Task input: Begin

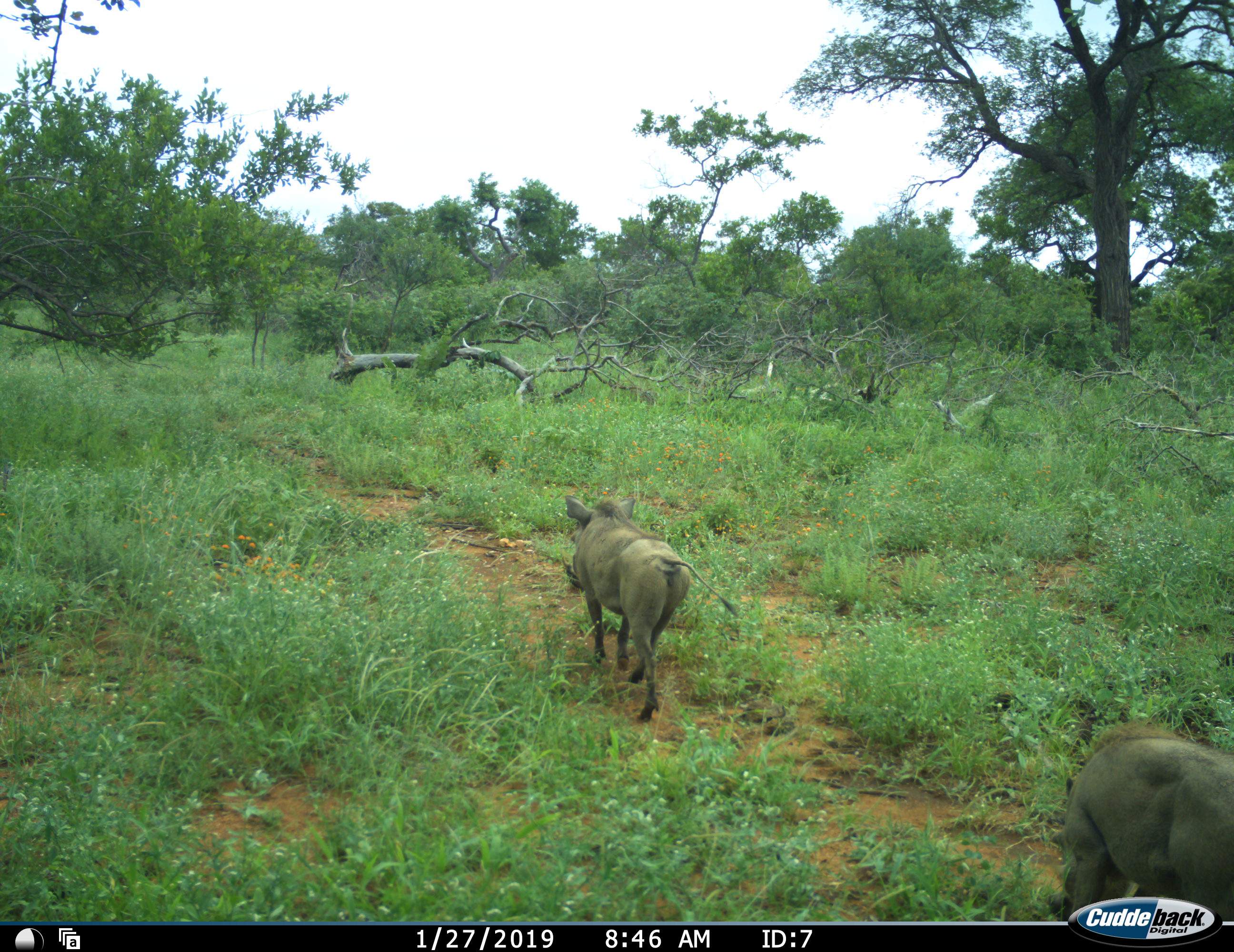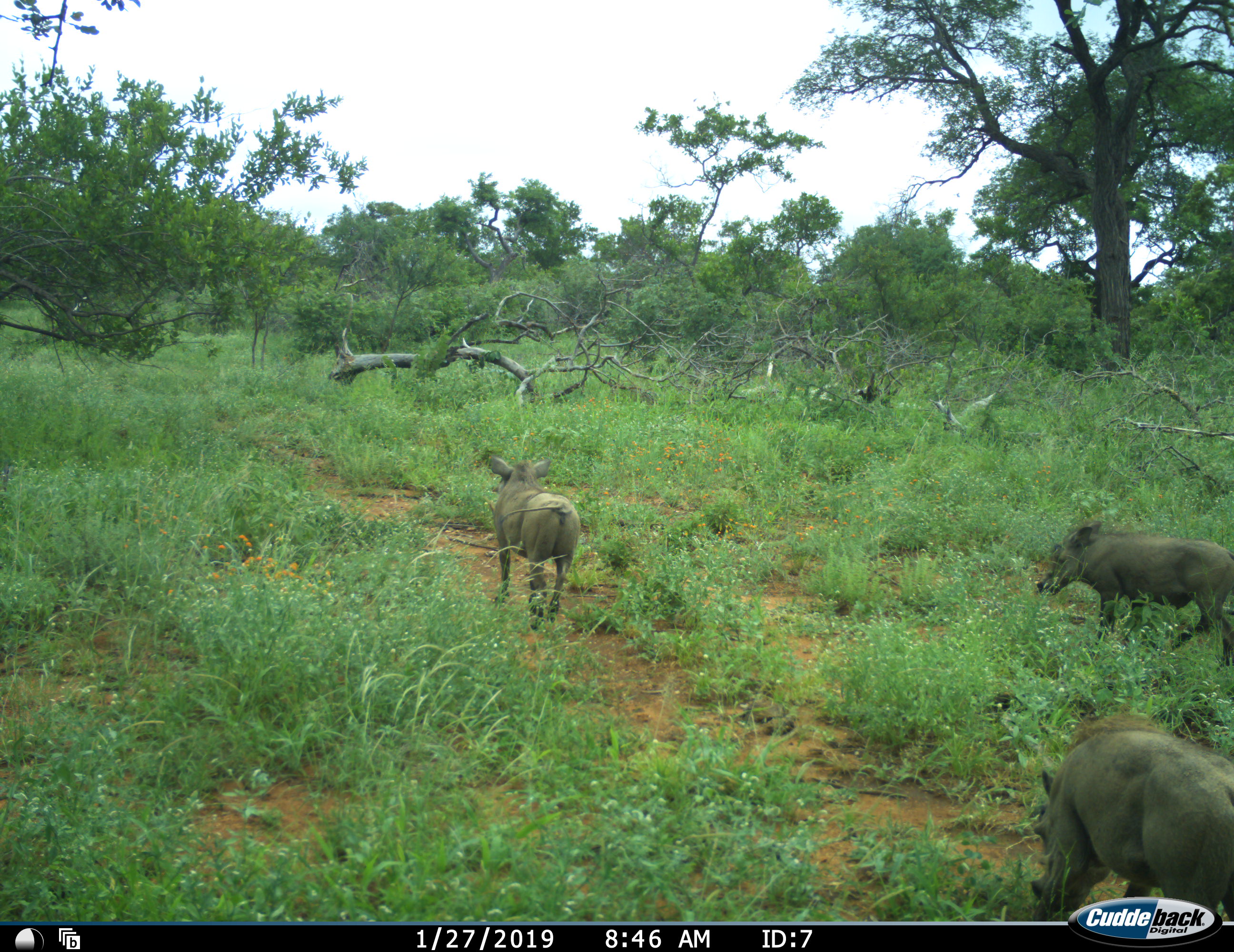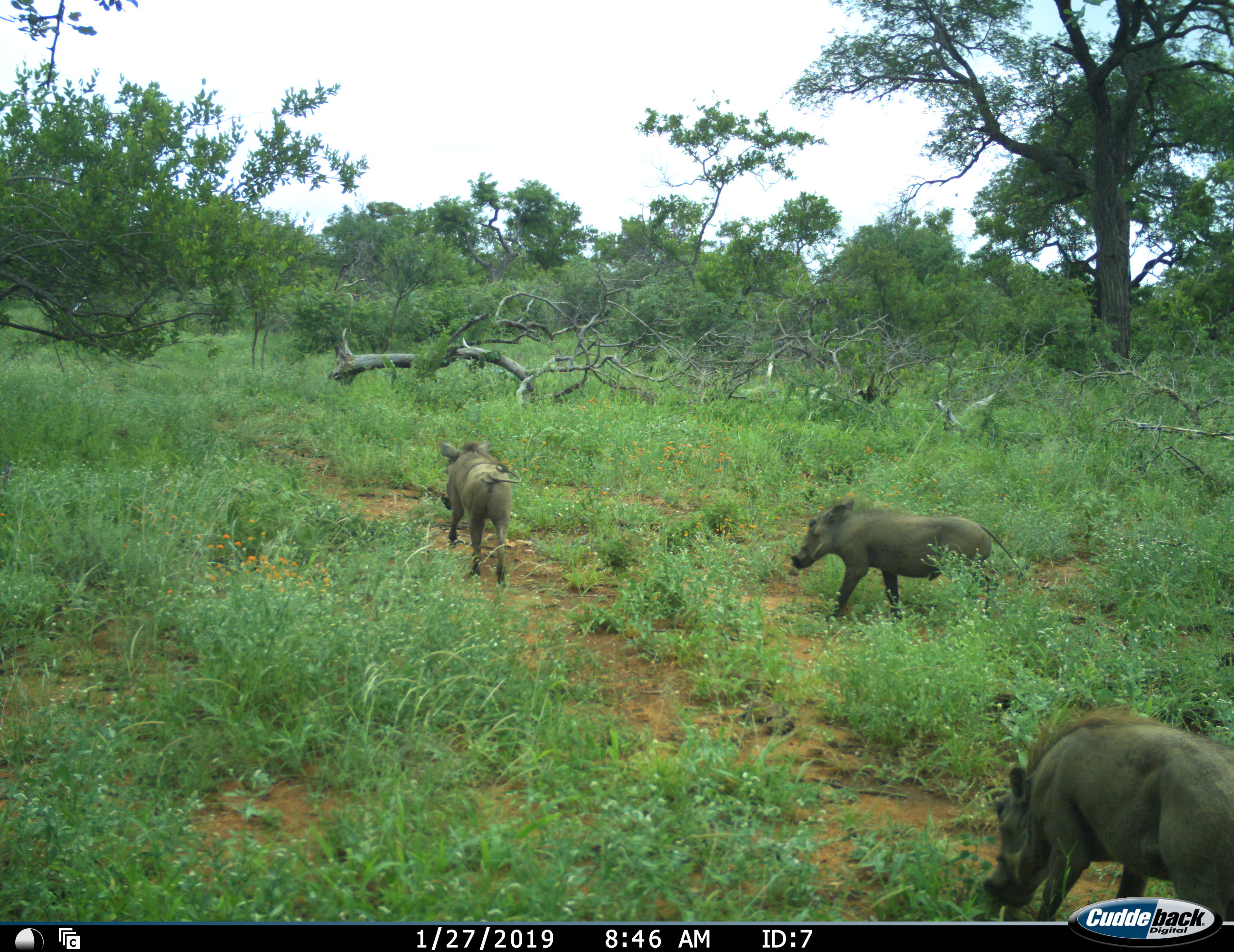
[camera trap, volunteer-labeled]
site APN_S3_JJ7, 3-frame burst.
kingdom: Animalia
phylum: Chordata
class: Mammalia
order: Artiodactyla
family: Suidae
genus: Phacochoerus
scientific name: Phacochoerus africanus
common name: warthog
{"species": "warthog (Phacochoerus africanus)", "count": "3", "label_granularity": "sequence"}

Task input: End
Task input: Begin

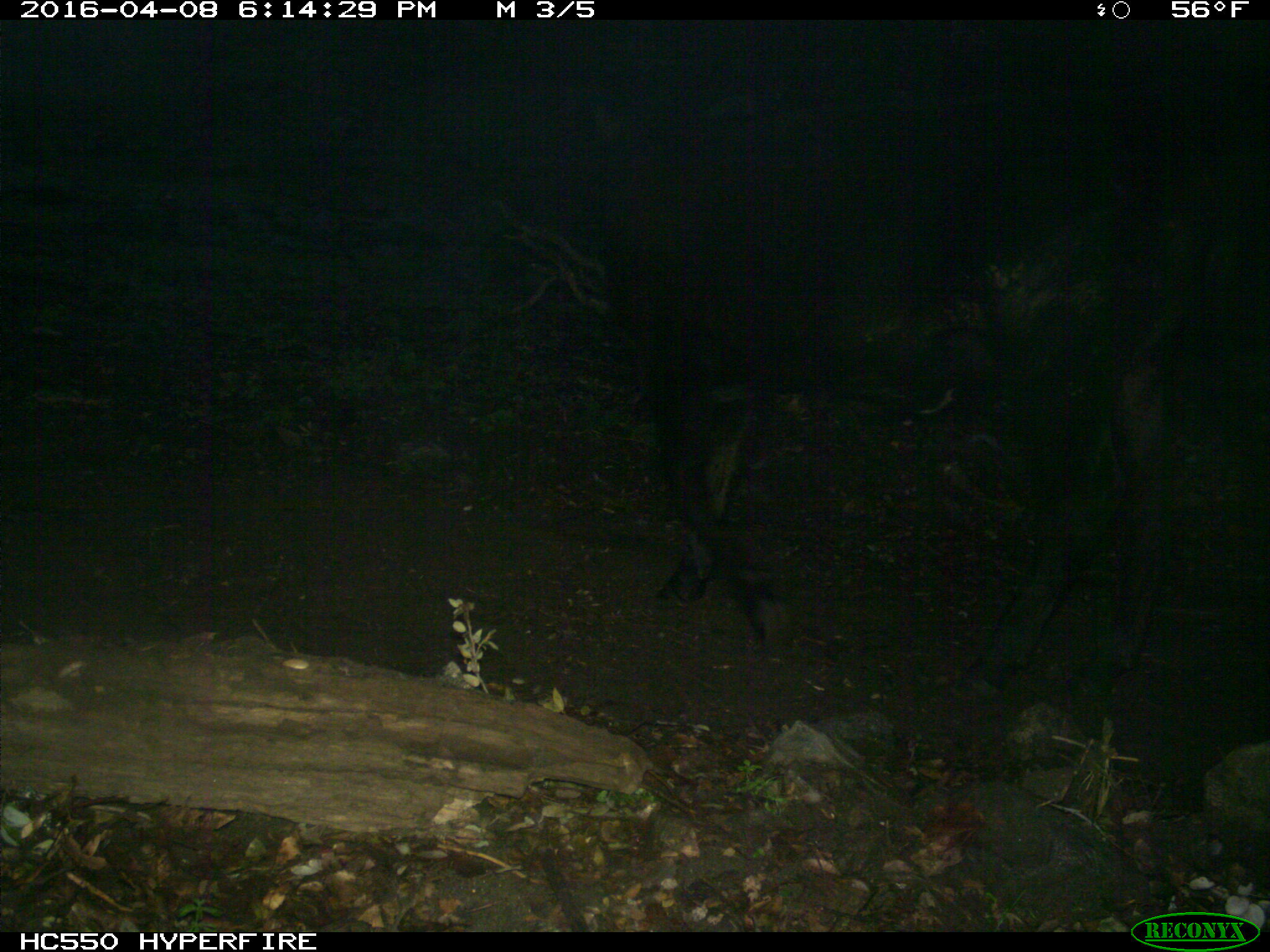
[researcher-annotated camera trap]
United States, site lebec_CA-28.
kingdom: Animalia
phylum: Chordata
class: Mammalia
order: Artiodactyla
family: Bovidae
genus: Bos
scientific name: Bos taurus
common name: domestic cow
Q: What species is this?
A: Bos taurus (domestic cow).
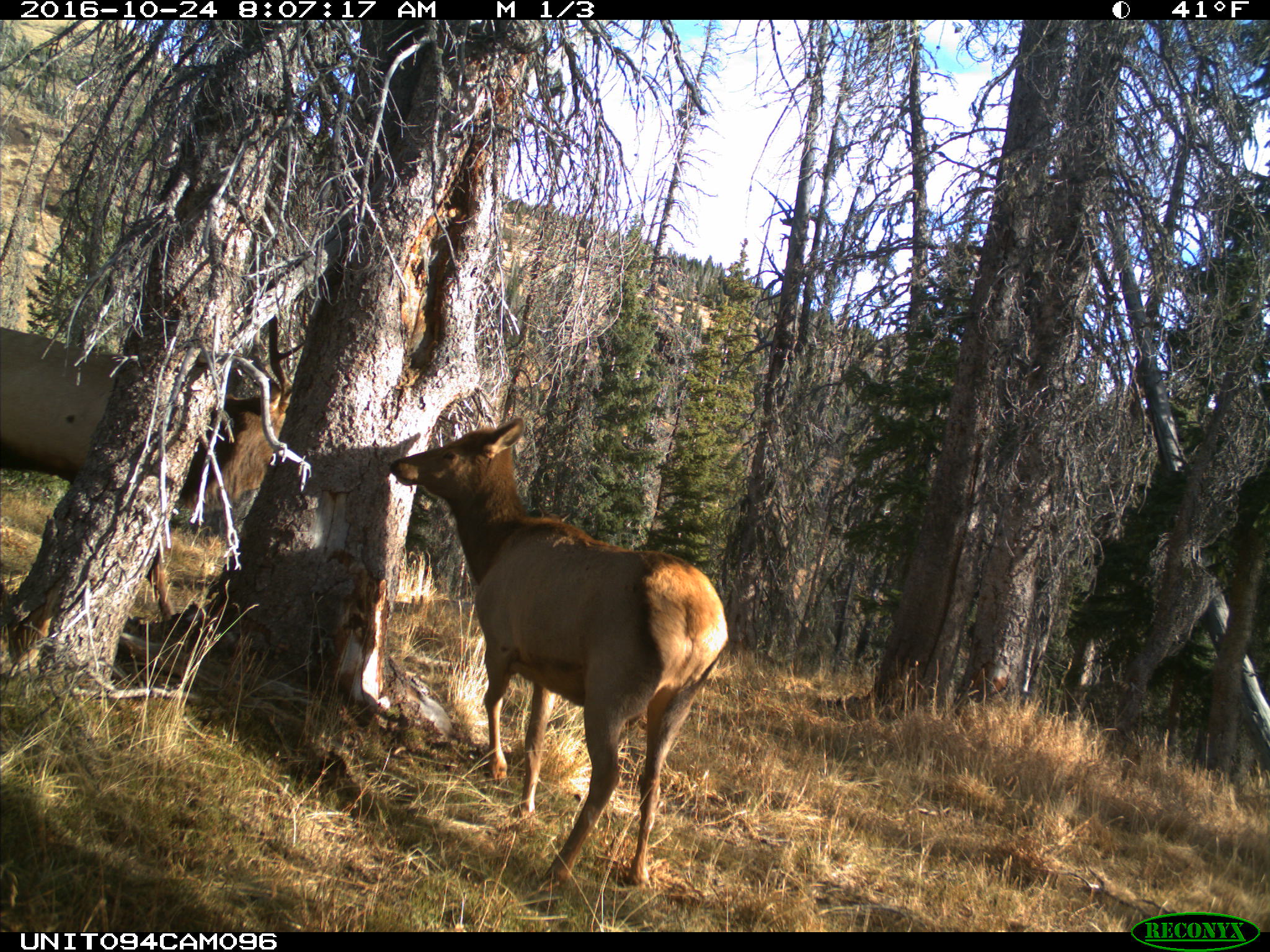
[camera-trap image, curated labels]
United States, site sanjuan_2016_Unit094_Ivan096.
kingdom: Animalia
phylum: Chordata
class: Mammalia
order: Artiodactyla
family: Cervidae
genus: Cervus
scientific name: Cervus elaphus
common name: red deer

Task input: End

• [Directions for this task]: Lines containing the string "Phacochoerus" in the material: report how many there are, with no added words.

• [Answer]: 3